Kaplan–Meier survival analysis

KM-plotter was employed to perform the survival analysis of candidate target genes. Briefly, the lung Cancer mRNA gene chip data set was selected, patient groups were split by median expression of the gene, and OS was applied.

Co-expression network construction and identification of candidate hub genes

To identify candidate hub genes from a total of 547 DEGs (upregulated and downregulated), the Cytoscape software (3.7.1) and the STRING database were utilized to construct a network of total DEGs. The important nodes (candidate hub genes) were predicted and explored using the “cytoHubba” plugin. The topological algorithms of “cytoHubba” consisted of Maximum Neighborhood Component (MNC), Degree, Density of Maximum Neighborhood Component (DMNC), Bottleneck, and Maximal Clique Centrality (MCC), and were applied to produce the respective top 200-ranked gene sets. Lastly, Venn analysis was performed and the intersection of five top 200-ranked genes sets was identified as candidate hub genes.
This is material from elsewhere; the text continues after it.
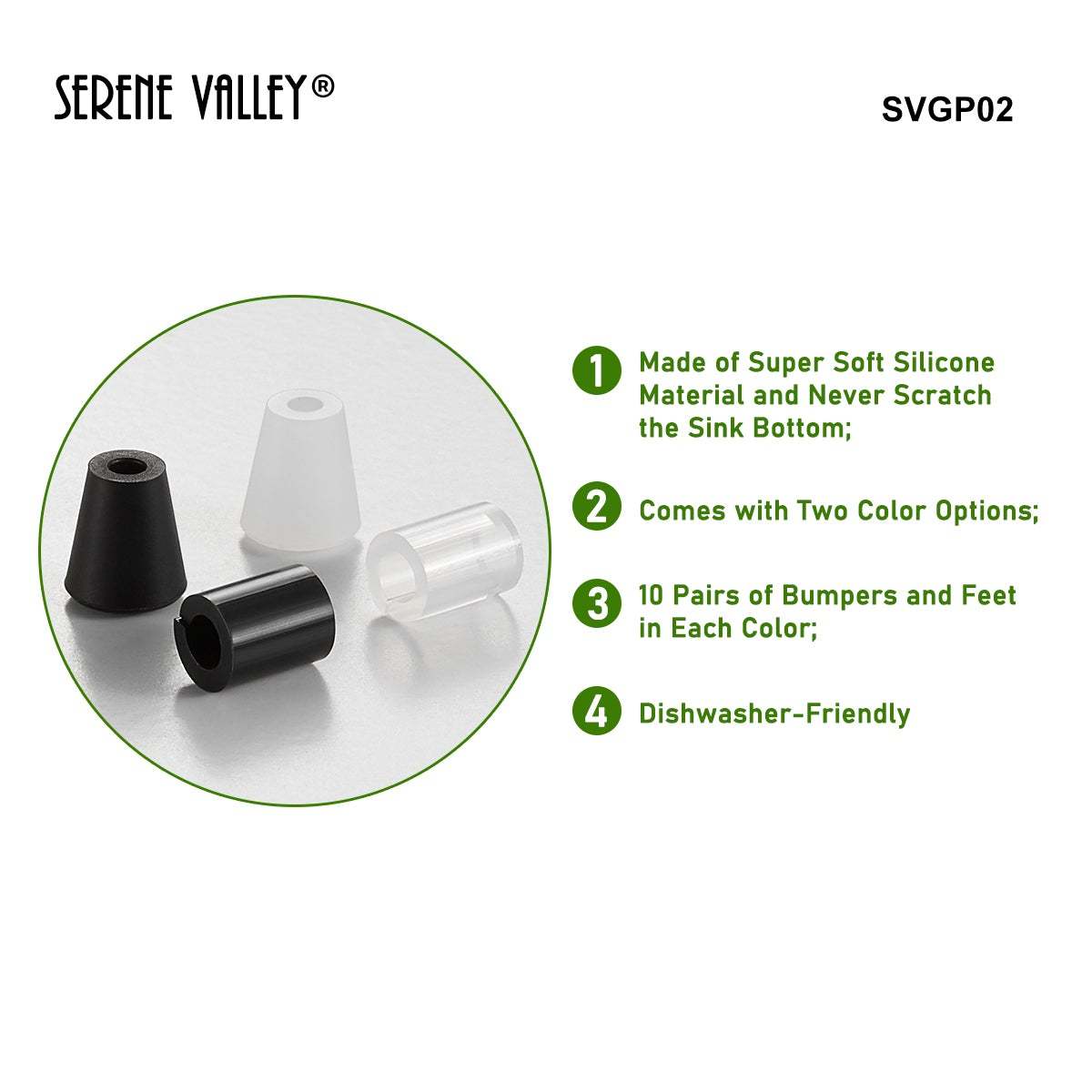 Serene Valley Replacement Feet and Bumpers for Stainless Steel Sink Grid SVGP02, Supersoft Silicone Material, Both Black and Clear Color Sets Included-Serene Valley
Functional enrichment analysis

Functional enrichment analysis was performed by Metascape. The candidate hub genes were put in as a query gene set. GO annotation and KEGG pathway enrichment analysis were constructed and visualized by Metascape.
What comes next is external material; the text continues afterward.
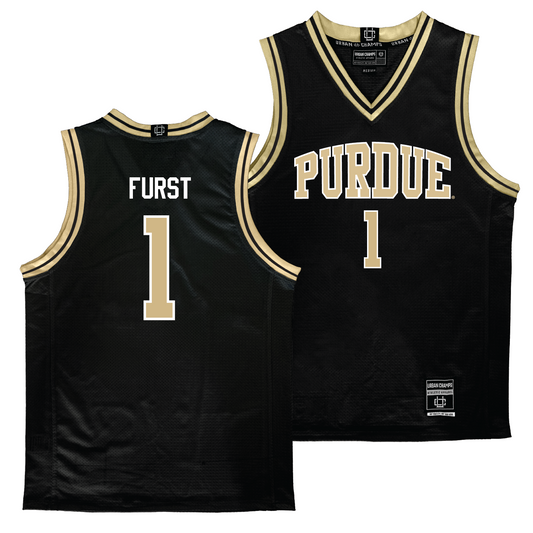 Purdue Men's Black Basketball Jersey - Caleb Furst | #1 Youth Small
Construction of a prognostic risk score model and identification of hub genes

To further identify hub genes (not only those highly interconnected within nodes, but also those with prognostic significance), a univariate Cox proportional regression analysis was performed to calculate the association between gene expression and OS in the TCGA dataset. Then, Venn analysis was performed to identify final hub genes based on 123 candidate hub genes, Hazard < 1 or Hazard > 1 genes and downregulated or upregulated DEGs.

Hub gene validation

The TCGA database and GSE30219 dataset (containing 293 lung tumor samples) were employed to verify mRNA expression of hub genes. The samples were split into two groups with or without lymph metastasis to evaluate the expression of hub genes. T-tests were used for normally distributed data.

Statistical analysis

All data were obtained from three independent experiments and were analyzed using Student’s t-tests (GraphPad Prism; GraphPad Software, CA, USA). The results are presented as mean ± standard deviation (SD). A P value < 0.05 was accepted as statistically significant.
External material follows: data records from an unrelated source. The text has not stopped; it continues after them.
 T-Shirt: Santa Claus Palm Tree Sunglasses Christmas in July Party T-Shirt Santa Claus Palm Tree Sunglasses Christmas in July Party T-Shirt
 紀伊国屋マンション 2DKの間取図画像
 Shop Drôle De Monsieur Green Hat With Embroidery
Waterfall plots were generated to illustrate the mutation landscape using the maftools package in R software. Cox regression models were constructed using the forestplot package in R software to identify crucial genes related to survival of lung cancer, based on TCGA datasets. The AUC for the ROC curve was used to evaluate the diagnostic value of the selected miRNA, and it was plotted using the pROC package in R software (version 4.1.1).